### TEXT BLOCK
start
1.8 Nontransferability
No Award shall be assignable or transferable except by will or the laws of descent and distribution, and no right or interest of any Participant shall be subject to any lien, obligation or liability of the Participant.
1.9 No Right to Employment
No person shall have any claim or right to be granted an Award, and the grant of an Award shall not be construed as giving a Participant the right to be retained in the employ of the Corporation. Further, the Corporation expressly reserves the right at any time to dismiss a Participant free from any liability, or any claim under the Plan, except as provided herein or in a Stock Option or Restricted Stock agreement.
1.10 Construction of the Plan
The validity, construction, interpretation, administration and effect of the Plan and of its rules and regulations, and rights relating to the Plan, shall be determined solely in accordance with the laws of Ohio.
1.11 Amendment
(a)     The Board of Directors may amend, suspend or terminate the Plan or any portion thereof at any time, provided that no amendment shall be made without stockholder approval which shall (i) increase (except as provided in Section 1.5(b) hereof) the total number of shares reserved for grant pursuant to the Plan, (ii) change the class of Employees eligible to be Participants, (iii) decrease the minimum option prices stated in Section 2.1 hereof (other than to change the manner of determining Fair Market Value to conform to any then applicable provision of the Code or regulations thereunder) (iv) extend the maximum period during which Non-Qualified Stock Options or Incentive Stock Options may be exercised, or (v) reduce the restriction period for Restricted Stock Awards (except as provided in Section 1.6 hereof).
(b)     With the consent of the Participant adversely affected thereby, the Committee may amend or modify any outstanding Award in any manner not inconsistent with the terms of the Plan, including without limitation, to change the form of payment or the date or dates as of which (i) a Stock Option becomes exercisable, (ii) the restrictions on shares of Restricted Stock are removed, or (iii) a Performance Share Grant is payable.
(c)     In no event shall any outstanding Award be modified in such a manner as to re-price any Stock Option by (i) decreasing the purchase price thereof, or (ii) cancellation of any Stock Option prior to its established terms of expiration for the purpose of replacement by a lower-priced Stock Option, nor shall an outstanding Award of Restricted Stock be modified in a manner which will reduce the restriction period related to the Restricted Stock.
1.12 Authority of Committee
Subject to the provisions of the Plan, the Committee shall have the sole and complete authority to determine the Employees to receive Awards, and:
(a)     Stock Options. The number of shares to be covered by each Stock Option and the conditions and limitations, if any, in addition to those set forth in Section 2.2 hereof, applicable to the exercise of the Stock Option shall be determined by the Committee. The Committee shall have the authority to grant Incentive Stock Options, or to grant Non-Qualified Stock Options, or to grant both types of Stock Options. In the case of Incentive Stock Options, the maximum aggregate Fair Market Value (at the date of grant) of the shares, under this Plan or any other plan of the Company or a corporation which (at the date of grant) is a parent of the Company or a Subsidiary, which are exercisable by an Employee for the first time during any calendar year shall not exceed $100,000 or, if different, the maximum limitation in effect at the time of grant under Section 422 of the Code, or any successor provision.
end
### SET TASK 1
List every numbered section heading in the plan excerpt above.

### DATA TO USE
start
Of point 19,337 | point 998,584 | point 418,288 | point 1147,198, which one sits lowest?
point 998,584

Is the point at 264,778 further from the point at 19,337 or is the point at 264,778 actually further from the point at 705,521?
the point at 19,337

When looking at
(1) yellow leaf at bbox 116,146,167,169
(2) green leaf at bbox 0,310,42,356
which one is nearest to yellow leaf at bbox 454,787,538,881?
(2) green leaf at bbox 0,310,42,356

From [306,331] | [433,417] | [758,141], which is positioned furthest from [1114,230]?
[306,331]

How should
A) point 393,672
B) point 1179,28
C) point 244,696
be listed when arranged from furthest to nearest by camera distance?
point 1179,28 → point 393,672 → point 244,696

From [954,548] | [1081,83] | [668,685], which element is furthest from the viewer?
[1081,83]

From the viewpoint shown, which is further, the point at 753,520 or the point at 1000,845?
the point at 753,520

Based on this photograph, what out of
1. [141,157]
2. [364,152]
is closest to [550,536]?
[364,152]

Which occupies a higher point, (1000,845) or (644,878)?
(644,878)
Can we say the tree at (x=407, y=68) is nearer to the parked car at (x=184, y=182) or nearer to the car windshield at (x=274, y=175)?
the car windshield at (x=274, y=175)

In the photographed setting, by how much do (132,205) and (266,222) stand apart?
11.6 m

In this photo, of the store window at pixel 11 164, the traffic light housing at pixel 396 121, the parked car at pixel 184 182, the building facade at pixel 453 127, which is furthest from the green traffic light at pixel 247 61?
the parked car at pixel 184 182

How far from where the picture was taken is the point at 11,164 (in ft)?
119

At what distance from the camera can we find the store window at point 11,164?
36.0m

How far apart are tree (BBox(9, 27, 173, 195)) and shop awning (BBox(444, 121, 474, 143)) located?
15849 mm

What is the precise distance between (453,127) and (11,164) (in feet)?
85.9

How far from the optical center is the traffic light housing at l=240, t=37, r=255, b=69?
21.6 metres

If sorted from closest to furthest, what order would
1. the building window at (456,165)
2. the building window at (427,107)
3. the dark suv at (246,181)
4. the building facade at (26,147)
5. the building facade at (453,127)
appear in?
end
### SET TASK 2
In the listing, change "building facade" to "building front" throughout the stretch from the line containing "Can we say the" through the end of the listing, leaving everything else the same. Give back only that stretch.

### WRITTEN SOLUTION 1
1.8 Nontransferability
1.9 No Right to Employment
1.10 Construction of the Plan
1.11 Amendment
1.12 Authority of Committee

### WRITTEN SOLUTION 2
Can we say the tree at (x=407, y=68) is nearer to the parked car at (x=184, y=182) or nearer to the car windshield at (x=274, y=175)?
the car windshield at (x=274, y=175)

In the photographed setting, by how much do (132,205) and (266,222) stand apart?
11.6 m

In this photo, of the store window at pixel 11 164, the traffic light housing at pixel 396 121, the parked car at pixel 184 182, the building front at pixel 453 127, which is furthest from the green traffic light at pixel 247 61?
the parked car at pixel 184 182

How far from where the picture was taken is the point at 11,164 (in ft)?
119

At what distance from the camera can we find the store window at point 11,164?
36.0m

How far apart are tree (BBox(9, 27, 173, 195)) and shop awning (BBox(444, 121, 474, 143)) located?
15849 mm

What is the precise distance between (453,127) and (11,164) (in feet)?
85.9

How far from the optical center is the traffic light housing at l=240, t=37, r=255, b=69?
21.6 metres

If sorted from closest to furthest, what order would
1. the building window at (456,165)
2. the building window at (427,107)
3. the dark suv at (246,181)
4. the building front at (26,147)
5. the building front at (453,127)
appear in?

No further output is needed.